§ **TASK BRIEF**
Copy out every line of the material below, word for word.

§ **PROVIDED ENTRIES**
⟨
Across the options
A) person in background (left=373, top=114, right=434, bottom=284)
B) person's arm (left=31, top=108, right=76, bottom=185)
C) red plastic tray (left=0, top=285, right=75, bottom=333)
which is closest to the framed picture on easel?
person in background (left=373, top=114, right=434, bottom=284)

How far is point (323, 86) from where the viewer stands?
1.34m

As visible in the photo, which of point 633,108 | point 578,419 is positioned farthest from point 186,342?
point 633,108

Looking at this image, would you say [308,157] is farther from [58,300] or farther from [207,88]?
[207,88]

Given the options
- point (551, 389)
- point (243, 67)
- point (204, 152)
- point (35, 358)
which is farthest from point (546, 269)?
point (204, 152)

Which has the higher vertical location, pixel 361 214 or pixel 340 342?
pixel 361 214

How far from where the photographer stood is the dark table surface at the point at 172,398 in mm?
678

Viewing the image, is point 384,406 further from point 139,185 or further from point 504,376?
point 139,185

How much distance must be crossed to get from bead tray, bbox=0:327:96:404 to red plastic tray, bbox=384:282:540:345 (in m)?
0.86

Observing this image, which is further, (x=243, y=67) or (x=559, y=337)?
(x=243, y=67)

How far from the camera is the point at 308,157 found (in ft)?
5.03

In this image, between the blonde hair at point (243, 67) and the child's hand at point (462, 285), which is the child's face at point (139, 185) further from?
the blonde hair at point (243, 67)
⟩
§ **RESULT OF THE EXERCISE**
Across the options
A) person in background (left=373, top=114, right=434, bottom=284)
B) person's arm (left=31, top=108, right=76, bottom=185)
C) red plastic tray (left=0, top=285, right=75, bottom=333)
which is closest to the framed picture on easel?
person in background (left=373, top=114, right=434, bottom=284)

How far is point (323, 86) from where the viewer stands?
1.34m

As visible in the photo, which of point 633,108 | point 578,419 is positioned farthest from point 186,342?
point 633,108

Looking at this image, would you say [308,157] is farther from [58,300] or farther from [207,88]?
[207,88]

Given the options
- point (551, 389)
- point (243, 67)
- point (204, 152)
- point (35, 358)
which is farthest from point (546, 269)?
point (204, 152)

Which has the higher vertical location, pixel 361 214 or pixel 340 342?
pixel 361 214

How far from where the photographer stood is the dark table surface at the point at 172,398 in mm?
678

Viewing the image, is point 384,406 further from point 139,185 or further from point 504,376?
point 139,185

How much distance must be crossed to get from bead tray, bbox=0:327:96:404 to red plastic tray, bbox=384:282:540:345 (in m)?
0.86

Observing this image, which is further, (x=243, y=67) or (x=559, y=337)?
(x=243, y=67)

How far from the camera is the point at 308,157 found (in ft)?
5.03

In this image, between the blonde hair at point (243, 67) and the child's hand at point (462, 285), which is the child's face at point (139, 185) further from?
the blonde hair at point (243, 67)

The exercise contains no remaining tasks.